→ **Directions**
Set down each line of the records once more, precisely, and omit the pictures.
________________________________________
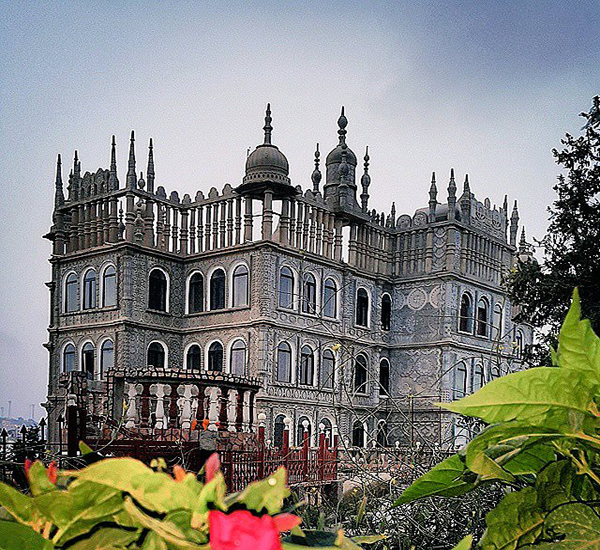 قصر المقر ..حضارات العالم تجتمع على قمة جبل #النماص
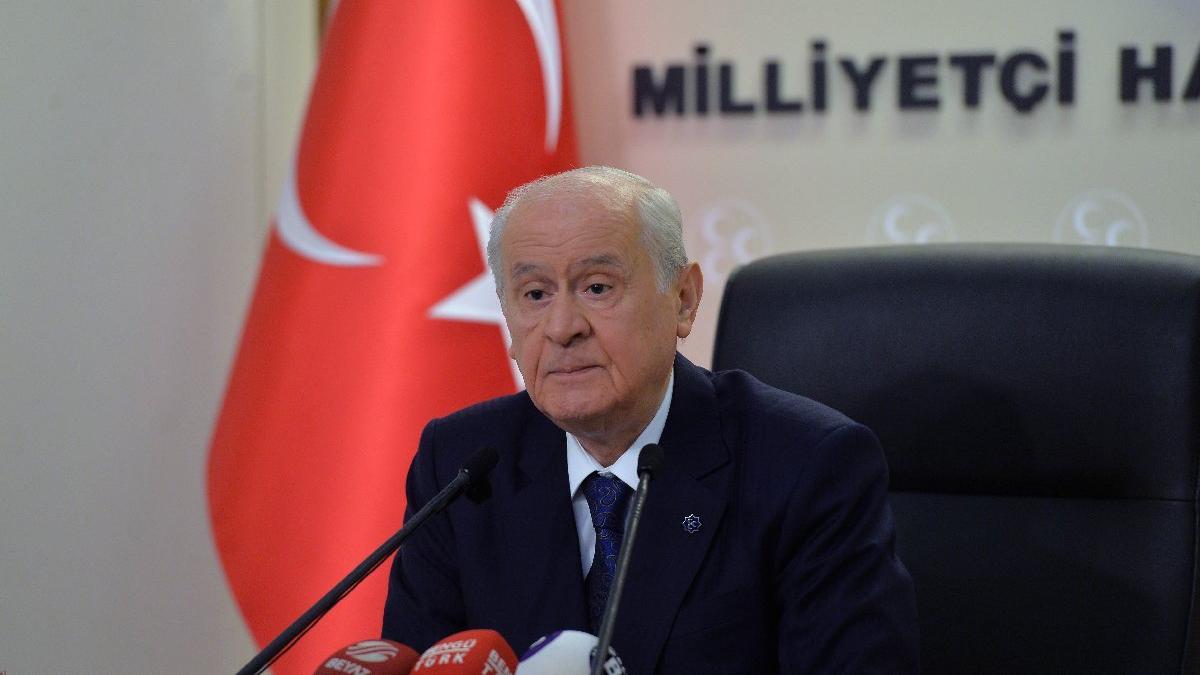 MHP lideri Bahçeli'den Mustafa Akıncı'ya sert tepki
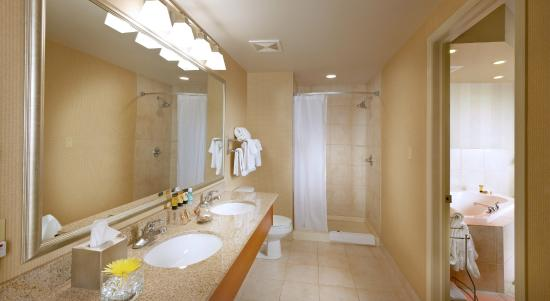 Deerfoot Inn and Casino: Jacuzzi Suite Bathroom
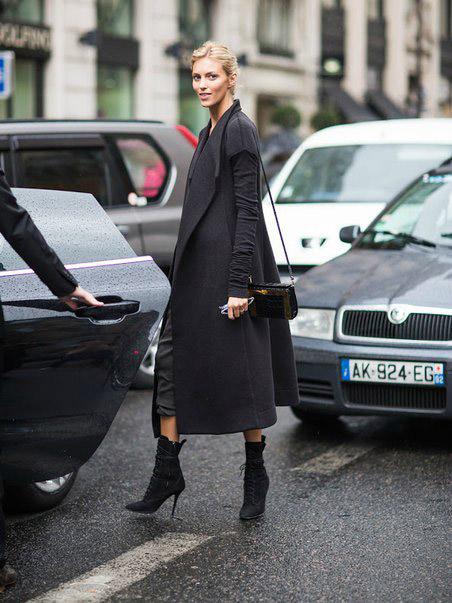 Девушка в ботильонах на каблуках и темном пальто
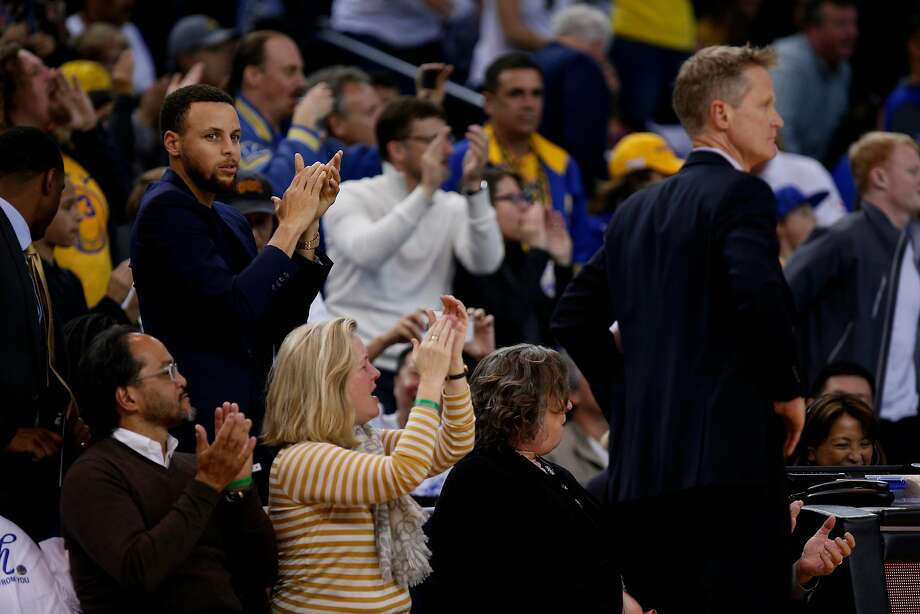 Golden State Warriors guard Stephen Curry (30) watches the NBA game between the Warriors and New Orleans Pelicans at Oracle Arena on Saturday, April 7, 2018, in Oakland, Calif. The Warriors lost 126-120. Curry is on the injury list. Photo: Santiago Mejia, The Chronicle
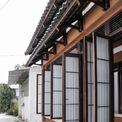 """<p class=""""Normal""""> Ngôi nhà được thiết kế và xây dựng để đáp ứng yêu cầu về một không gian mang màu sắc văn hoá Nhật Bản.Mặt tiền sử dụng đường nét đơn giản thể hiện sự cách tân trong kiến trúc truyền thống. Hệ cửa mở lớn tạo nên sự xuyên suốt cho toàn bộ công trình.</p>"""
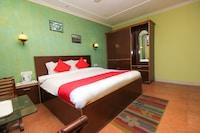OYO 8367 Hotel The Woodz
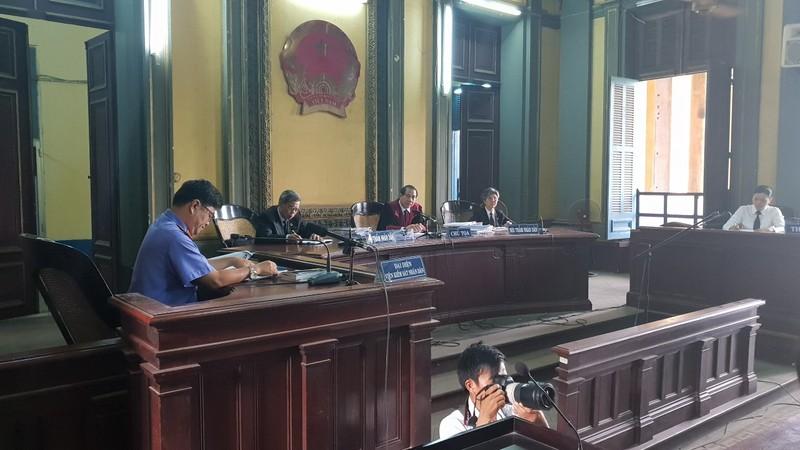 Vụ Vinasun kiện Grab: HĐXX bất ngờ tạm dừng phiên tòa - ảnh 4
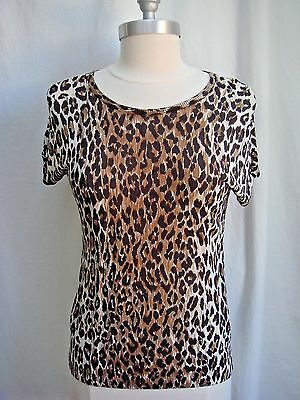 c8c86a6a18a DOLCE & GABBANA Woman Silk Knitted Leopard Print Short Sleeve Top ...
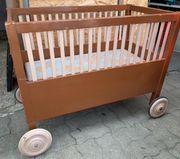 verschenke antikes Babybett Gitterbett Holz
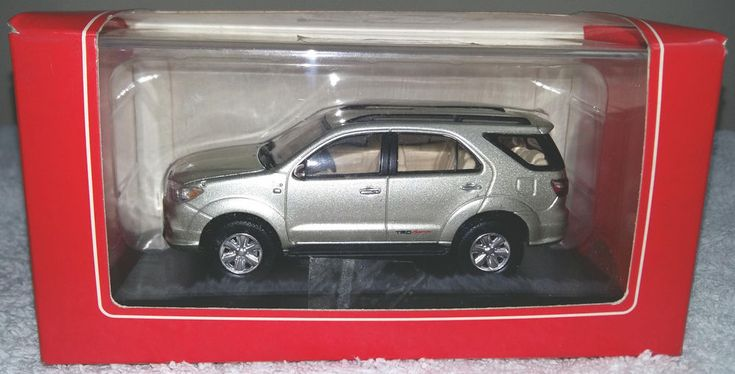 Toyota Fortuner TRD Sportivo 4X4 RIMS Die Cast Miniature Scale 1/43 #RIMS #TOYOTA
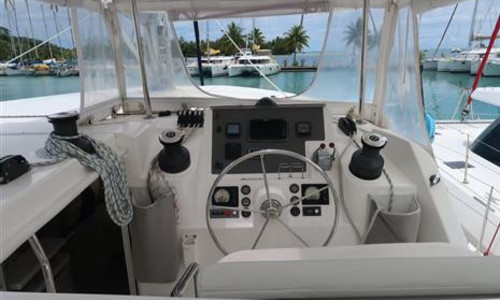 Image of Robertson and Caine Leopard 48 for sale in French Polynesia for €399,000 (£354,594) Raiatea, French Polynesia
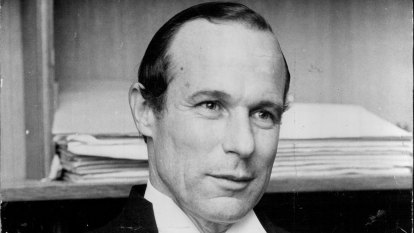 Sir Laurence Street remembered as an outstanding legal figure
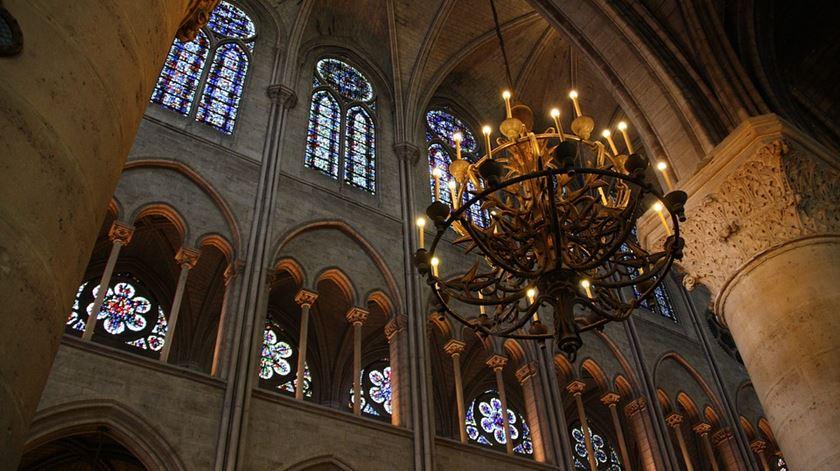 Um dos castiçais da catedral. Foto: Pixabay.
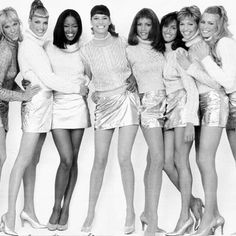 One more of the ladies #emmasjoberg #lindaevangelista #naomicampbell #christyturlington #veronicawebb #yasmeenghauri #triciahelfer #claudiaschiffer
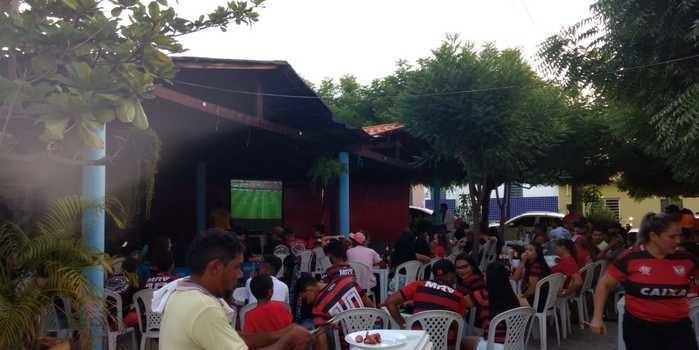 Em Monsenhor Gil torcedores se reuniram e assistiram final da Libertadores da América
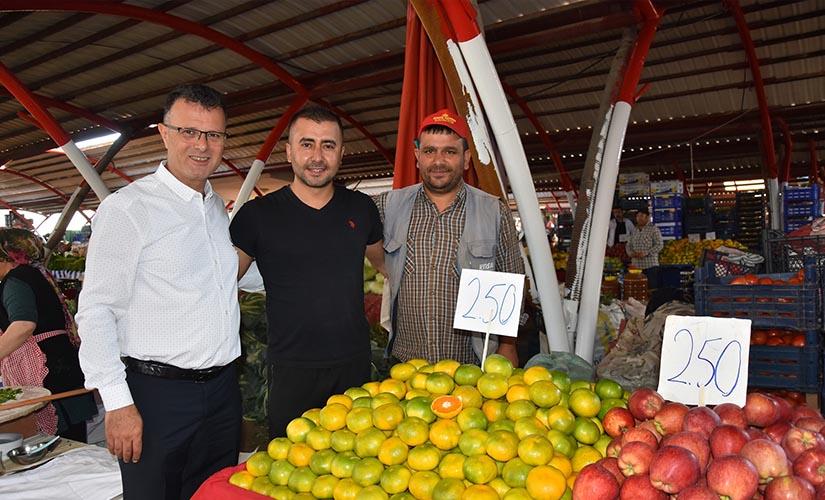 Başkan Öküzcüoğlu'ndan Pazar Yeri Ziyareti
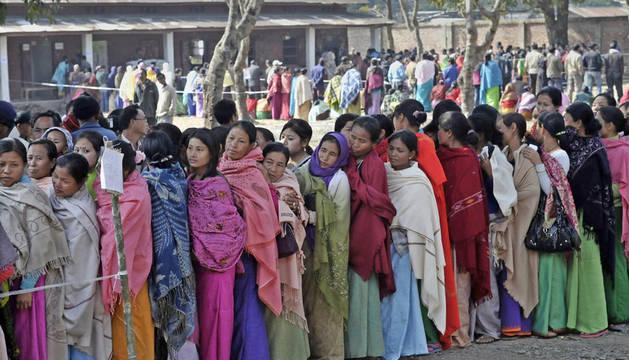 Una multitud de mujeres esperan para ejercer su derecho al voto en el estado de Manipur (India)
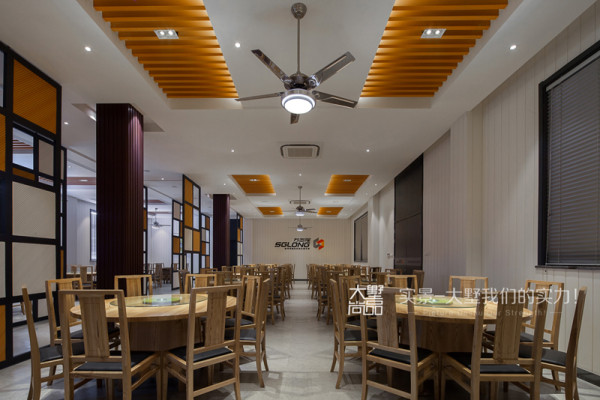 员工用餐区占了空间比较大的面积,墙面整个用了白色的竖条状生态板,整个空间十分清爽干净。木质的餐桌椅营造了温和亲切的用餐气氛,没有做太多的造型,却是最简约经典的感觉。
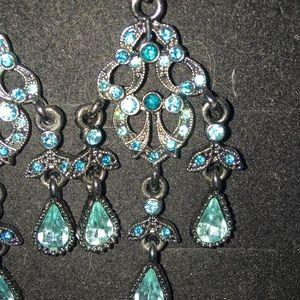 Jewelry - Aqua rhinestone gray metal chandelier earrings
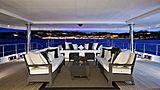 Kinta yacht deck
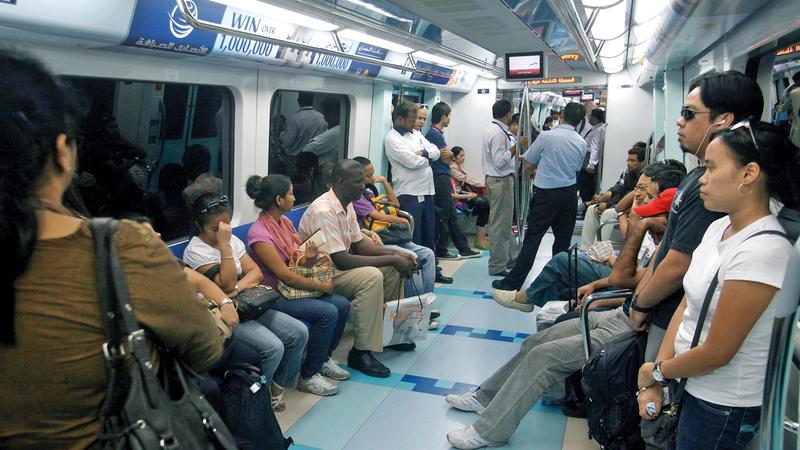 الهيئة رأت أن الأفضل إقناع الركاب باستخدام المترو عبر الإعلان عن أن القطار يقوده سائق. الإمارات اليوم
________________________________________
→ **Written answer**
 قصر المقر ..حضارات العالم تجتمع على قمة جبل #النماص
 MHP lideri Bahçeli'den Mustafa Akıncı'ya sert tepki
 Deerfoot Inn and Casino: Jacuzzi Suite Bathroom
 Девушка в ботильонах на каблуках и темном пальто
 Golden State Warriors guard Stephen Curry (30) watches the NBA game between the Warriors and New Orleans Pelicans at Oracle Arena on Saturday, April 7, 2018, in Oakland, Calif. The Warriors lost 126-120. Curry is on the injury list. Photo: Santiago Mejia, The Chronicle
 """<p class=""""Normal""""> Ngôi nhà được thiết kế và xây dựng để đáp ứng yêu cầu về một không gian mang màu sắc văn hoá Nhật Bản.Mặt tiền sử dụng đường nét đơn giản thể hiện sự cách tân trong kiến trúc truyền thống. Hệ cửa mở lớn tạo nên sự xuyên suốt cho toàn bộ công trình.</p>"""
OYO 8367 Hotel The Woodz
 Vụ Vinasun kiện Grab: HĐXX bất ngờ tạm dừng phiên tòa - ảnh 4
 c8c86a6a18a DOLCE & GABBANA Woman Silk Knitted Leopard Print Short Sleeve Top ...
 verschenke antikes Babybett Gitterbett Holz
 Toyota Fortuner TRD Sportivo 4X4 RIMS Die Cast Miniature Scale 1/43 #RIMS #TOYOTA
 Image of Robertson and Caine Leopard 48 for sale in French Polynesia for €399,000 (£354,594) Raiatea, French Polynesia
 Sir Laurence Street remembered as an outstanding legal figure
 Um dos castiçais da catedral. Foto: Pixabay.
 One more of the ladies #emmasjoberg #lindaevangelista #naomicampbell #christyturlington #veronicawebb #yasmeenghauri #triciahelfer #claudiaschiffer
 Em Monsenhor Gil torcedores se reuniram e assistiram final da Libertadores da América
 Başkan Öküzcüoğlu'ndan Pazar Yeri Ziyareti
 Una multitud de mujeres esperan para ejercer su derecho al voto en el estado de Manipur (India)
 员工用餐区占了空间比较大的面积,墙面整个用了白色的竖条状生态板,整个空间十分清爽干净。木质的餐桌椅营造了温和亲切的用餐气氛,没有做太多的造型,却是最简约经典的感觉。
 Jewelry - Aqua rhinestone gray metal chandelier earrings
 Kinta yacht deck
 الهيئة رأت أن الأفضل إقناع الركاب باستخدام المترو عبر الإعلان عن أن القطار يقوده سائق. الإمارات اليوم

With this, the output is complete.